I felt a bit helpless and also (if I am honest) a bit put upon. There is nothing I can do about it until tomorrow (Thursday). I can’t change that fact. But the email did not seem to take into account the possibility that I might not be able to do anything until tomorrow and set an impossible deadline for me to comply with. It felt a bit unfair. Because someone else had not got their administrative act together soon enough now I felt under pressure and was being expected to sort things out in an unrealistic time frame. Harumph!
Then I wondered how often I do that to other people. Do I place them under pressure to fit in with me and my plans? Do I ask other people to adjust to me (perhaps even because of my own inefficiency) to dig me out of a hole? Do I assume that everyone else is as available as me? Do I expect other people to put aside what is important for them in order to do what is important for me? Harumph?

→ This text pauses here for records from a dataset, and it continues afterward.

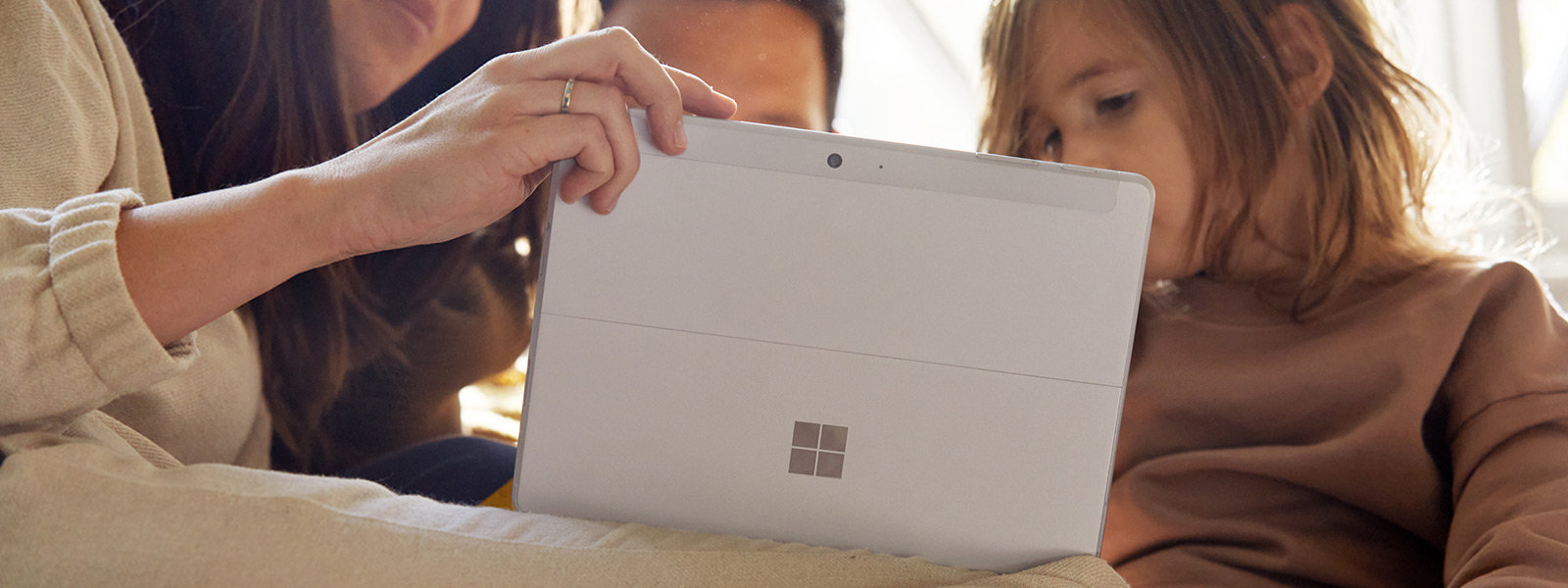 A family using Surface Go 2.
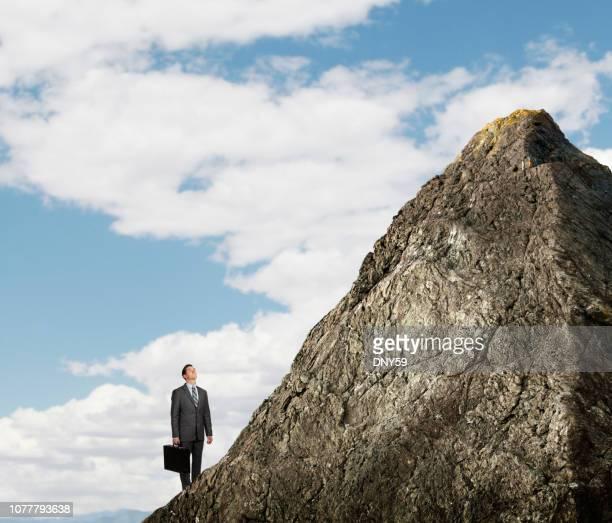Homme d'affaires à la recherche de haut au sommet de la montagne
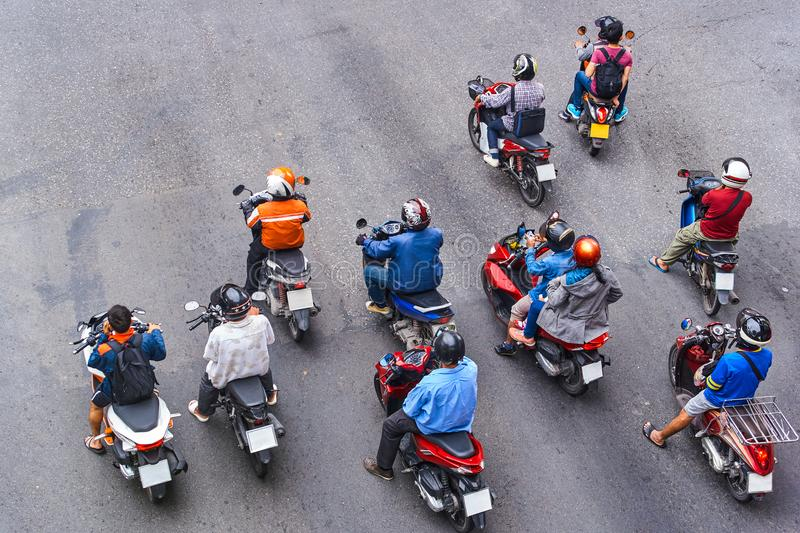 People are on motorbikes in huge Asian city. Bangkok royalty free stock photography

At the conference there was a moment where we reflected on a description of Jesus ’emptying himself’ – divesting himself of his divine rights to take on humanity (while not compromising his God-ness – kaboom! [the sound of theological brains exploding as they grapple with it). There is so much in this but one aspect is that of humility: he did the unthinkable and reversed the expectations of the day that were about social climbing and looking down on others. One part of the Christian message is that in Jesus God re-turned humility from being regarded as something despicable into a virtue. hmmm.
With that in mind I decided that I should stop grumpily harumphing and get on with being gracious. And I should try to ensure that I was not expecting everyone else to dance to my rhythm and join in with me on my terms.